Bilim Gelecekte Din Olabilir Mi?

Çok doğru bir yorum getirdiniz. Her cümlesine katılıyorum dediklerinizin :slight_smile: Ne yazık ki bizim gibi ortadoğu ülkelerinde din hayatın ana karakteri, benim dediğimin aksine maneviyata küçümsenecek bir şey değil.

Dediğiniz gibi dinin hayatın akışında bu kadar büyük bir yere sahip olması da toplumsal refah düzeyiyle ilişkilendirilebilir. Seküler ülkelerde din yan karakter gibi, insanların hayatında olan ve renk katan, orada boşluk dolduran bir yardımcı oyuncu. Bizlerde ise hayatın iplerini çeken bir kuklacı konumunda.

3 Beğeni

Hayır.
Kalaşnikof ve cihad, yani dünya var olduğu sürece her din yıkılsa sarıklı cübbeli adamlar inandıkları din kisvesi altında Allah diyerek kimseyi bulamasalar birbirlerini katletmeye devam edecekler dünyevi idealler için.

1 Beğeni

Hazır din ve bilim aynı başlık altındayken aklıma bir video geldi ve paylaşmak istedim. Konuyla alakasız gelirse kaldırılabilir sorun değil:)

2 Beğeni

İlişkilendirdiğiniz şeylerin dogma kavramı ve bilimin temel işleyiş biçimiyle bağı yok. Verdiğiniz örnek reklamcılıkla, ticaretle, bilim kisvesi altında doğru dürüst araştırma yapmamak vs. açıklanacak şeyler.

Bilim ve din beraberliğiyle umduğunuz ahlaki erdemliliğe ulaşamaz.

Hem zaten ikisi de kendi metotları ve felsefelerine göre bu zamana kadar ayrı ayrı var olabilmişler. Zaten apayrı şeyler.

Hem şunu da anlamadım. Hatalı bulduğum örneklemenizden itibaren bilimin zararlılığı iddiasında bulundunuz. Bilimi paranın kölesi olarak nitelediniz. Son cümlenizdeyse tek kalırlarsa din ve bilimin insana zararlı olduğunu belirttiniz.

Bu mantığa göre, din tek başına zararlıysa, bilimin olmadığı zamanlarda dinin insanlığın sonunu getirmesi gerekirdi. Bilimi zaten parasal güçle ilişkilendirdiniz; insanları başkalarının arzusu doğrultusunda yanıltan bir şeyden asla faydalanamamamız gerekirdi.

Yani mesajınızdaki vurgular ve mantıksal tasarıya göre, tek başına insanlara zarar veren bu iki şeyin birleşerek insanlara fayda sağlayacağı çıkarımında bulunuyorsunuz. Tek başlarına insanlara zarar veren iki şeyin birleşince yararlı olmasını beklemek mantıklı değil. Varsayımınıa göre bu ikisinin zararlı yönlerinin birbirlerini besleyerek insanlar için daha da zararlı olması gerekir.

| Veri alıntıları |
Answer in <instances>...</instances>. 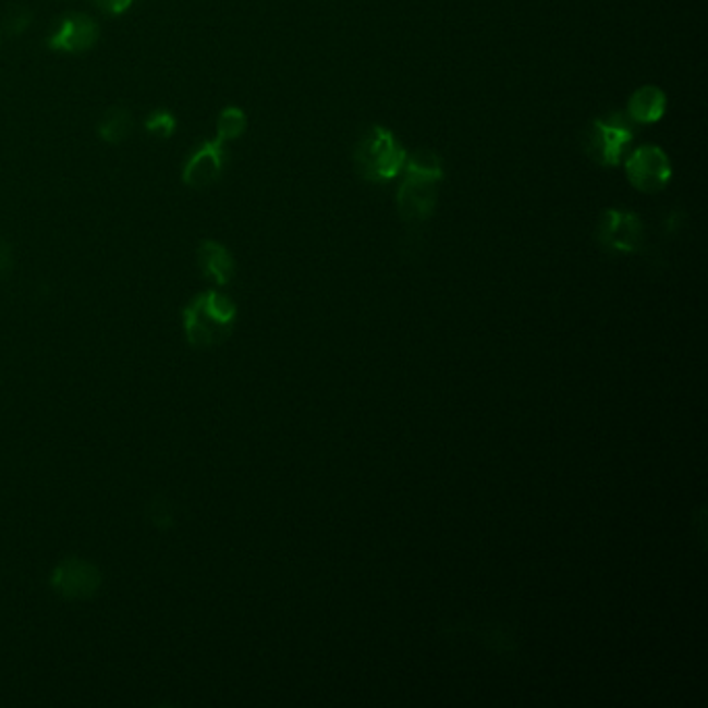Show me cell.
<instances>
[{
    "label": "cell",
    "mask_w": 708,
    "mask_h": 708,
    "mask_svg": "<svg viewBox=\"0 0 708 708\" xmlns=\"http://www.w3.org/2000/svg\"><path fill=\"white\" fill-rule=\"evenodd\" d=\"M29 23H32V13H29L27 9L20 7V9H13V11H11V15H9L7 22H4V29H7L11 36H20V34H23V32L29 27Z\"/></svg>",
    "instance_id": "cell-16"
},
{
    "label": "cell",
    "mask_w": 708,
    "mask_h": 708,
    "mask_svg": "<svg viewBox=\"0 0 708 708\" xmlns=\"http://www.w3.org/2000/svg\"><path fill=\"white\" fill-rule=\"evenodd\" d=\"M247 127V117L242 109L237 107H229L221 112L219 117V125H217V139L227 144V142H233L237 137H242Z\"/></svg>",
    "instance_id": "cell-14"
},
{
    "label": "cell",
    "mask_w": 708,
    "mask_h": 708,
    "mask_svg": "<svg viewBox=\"0 0 708 708\" xmlns=\"http://www.w3.org/2000/svg\"><path fill=\"white\" fill-rule=\"evenodd\" d=\"M439 181L403 178L398 190V215L403 224L416 229L428 221L437 208Z\"/></svg>",
    "instance_id": "cell-6"
},
{
    "label": "cell",
    "mask_w": 708,
    "mask_h": 708,
    "mask_svg": "<svg viewBox=\"0 0 708 708\" xmlns=\"http://www.w3.org/2000/svg\"><path fill=\"white\" fill-rule=\"evenodd\" d=\"M401 173L407 178L430 179L441 183L444 178L443 160L432 150H416L407 155Z\"/></svg>",
    "instance_id": "cell-12"
},
{
    "label": "cell",
    "mask_w": 708,
    "mask_h": 708,
    "mask_svg": "<svg viewBox=\"0 0 708 708\" xmlns=\"http://www.w3.org/2000/svg\"><path fill=\"white\" fill-rule=\"evenodd\" d=\"M11 266V247L7 242H0V272H7Z\"/></svg>",
    "instance_id": "cell-18"
},
{
    "label": "cell",
    "mask_w": 708,
    "mask_h": 708,
    "mask_svg": "<svg viewBox=\"0 0 708 708\" xmlns=\"http://www.w3.org/2000/svg\"><path fill=\"white\" fill-rule=\"evenodd\" d=\"M199 266L208 279L217 285H229L235 274V260L224 245L217 242H204L198 249Z\"/></svg>",
    "instance_id": "cell-11"
},
{
    "label": "cell",
    "mask_w": 708,
    "mask_h": 708,
    "mask_svg": "<svg viewBox=\"0 0 708 708\" xmlns=\"http://www.w3.org/2000/svg\"><path fill=\"white\" fill-rule=\"evenodd\" d=\"M237 320V306L219 291H206L183 310V331L194 347L224 343Z\"/></svg>",
    "instance_id": "cell-1"
},
{
    "label": "cell",
    "mask_w": 708,
    "mask_h": 708,
    "mask_svg": "<svg viewBox=\"0 0 708 708\" xmlns=\"http://www.w3.org/2000/svg\"><path fill=\"white\" fill-rule=\"evenodd\" d=\"M146 130L155 133L158 137H171L178 130V121H175V117L171 112L156 111L148 117Z\"/></svg>",
    "instance_id": "cell-15"
},
{
    "label": "cell",
    "mask_w": 708,
    "mask_h": 708,
    "mask_svg": "<svg viewBox=\"0 0 708 708\" xmlns=\"http://www.w3.org/2000/svg\"><path fill=\"white\" fill-rule=\"evenodd\" d=\"M133 130L132 112L127 111L125 107H112L111 111L107 112L98 125V133L105 142L109 144H119L125 142L130 137Z\"/></svg>",
    "instance_id": "cell-13"
},
{
    "label": "cell",
    "mask_w": 708,
    "mask_h": 708,
    "mask_svg": "<svg viewBox=\"0 0 708 708\" xmlns=\"http://www.w3.org/2000/svg\"><path fill=\"white\" fill-rule=\"evenodd\" d=\"M664 111H667V96L663 89L657 86H643L630 96L625 114L632 123L652 125L663 119Z\"/></svg>",
    "instance_id": "cell-10"
},
{
    "label": "cell",
    "mask_w": 708,
    "mask_h": 708,
    "mask_svg": "<svg viewBox=\"0 0 708 708\" xmlns=\"http://www.w3.org/2000/svg\"><path fill=\"white\" fill-rule=\"evenodd\" d=\"M407 152L395 133L382 125H370L354 148L355 173L370 183H389L401 175Z\"/></svg>",
    "instance_id": "cell-2"
},
{
    "label": "cell",
    "mask_w": 708,
    "mask_h": 708,
    "mask_svg": "<svg viewBox=\"0 0 708 708\" xmlns=\"http://www.w3.org/2000/svg\"><path fill=\"white\" fill-rule=\"evenodd\" d=\"M584 152L598 167H620L623 155L634 142V127L625 112L615 111L597 117L584 132Z\"/></svg>",
    "instance_id": "cell-3"
},
{
    "label": "cell",
    "mask_w": 708,
    "mask_h": 708,
    "mask_svg": "<svg viewBox=\"0 0 708 708\" xmlns=\"http://www.w3.org/2000/svg\"><path fill=\"white\" fill-rule=\"evenodd\" d=\"M102 11L111 13V15H121L132 7L133 0H94Z\"/></svg>",
    "instance_id": "cell-17"
},
{
    "label": "cell",
    "mask_w": 708,
    "mask_h": 708,
    "mask_svg": "<svg viewBox=\"0 0 708 708\" xmlns=\"http://www.w3.org/2000/svg\"><path fill=\"white\" fill-rule=\"evenodd\" d=\"M98 23L89 20L88 15L73 13L66 15L52 38L48 40V46L52 50H63V52H86L91 46L98 42Z\"/></svg>",
    "instance_id": "cell-9"
},
{
    "label": "cell",
    "mask_w": 708,
    "mask_h": 708,
    "mask_svg": "<svg viewBox=\"0 0 708 708\" xmlns=\"http://www.w3.org/2000/svg\"><path fill=\"white\" fill-rule=\"evenodd\" d=\"M222 167H224V144L219 139L206 142L185 162L183 183L194 190H204L221 178Z\"/></svg>",
    "instance_id": "cell-8"
},
{
    "label": "cell",
    "mask_w": 708,
    "mask_h": 708,
    "mask_svg": "<svg viewBox=\"0 0 708 708\" xmlns=\"http://www.w3.org/2000/svg\"><path fill=\"white\" fill-rule=\"evenodd\" d=\"M597 242L607 254L634 256L643 252L646 242L644 222L632 210L609 208L602 212L598 222Z\"/></svg>",
    "instance_id": "cell-4"
},
{
    "label": "cell",
    "mask_w": 708,
    "mask_h": 708,
    "mask_svg": "<svg viewBox=\"0 0 708 708\" xmlns=\"http://www.w3.org/2000/svg\"><path fill=\"white\" fill-rule=\"evenodd\" d=\"M627 181L634 185V190L643 194H657L663 192L673 178L671 160L664 155L663 148L646 144L638 150L630 152L623 162Z\"/></svg>",
    "instance_id": "cell-5"
},
{
    "label": "cell",
    "mask_w": 708,
    "mask_h": 708,
    "mask_svg": "<svg viewBox=\"0 0 708 708\" xmlns=\"http://www.w3.org/2000/svg\"><path fill=\"white\" fill-rule=\"evenodd\" d=\"M52 586L65 598H88L100 586V572L80 559H66L57 565L52 574Z\"/></svg>",
    "instance_id": "cell-7"
}]
</instances>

| Verilen görev 1 |
Bilim ve din tartışmasında "Çok doğru bir" sözlerinden başlayıp aşağıya doğru "bir şey değil." sözlerine kadar her şeyi aynen tekrarlayın.
| Verilen görev 2 |
Bilim ve din tartışmasına göre seküler ülkelerde din neye benzetiliyor?

| Tam çıktı 1 |
Çok doğru bir yorum getirdiniz. Her cümlesine katılıyorum dediklerinizin :slight_smile: Ne yazık ki bizim gibi ortadoğu ülkelerinde din hayatın ana karakteri, benim dediğimin aksine maneviyata küçümsenecek bir şey değil.

| Tam çıktı 2 |
Seküler ülkelerde din, insanların hayatına renk katan ve boşluk dolduran bir yan karaktere, yani bir yardımcı oyuncuya benzetiliyor.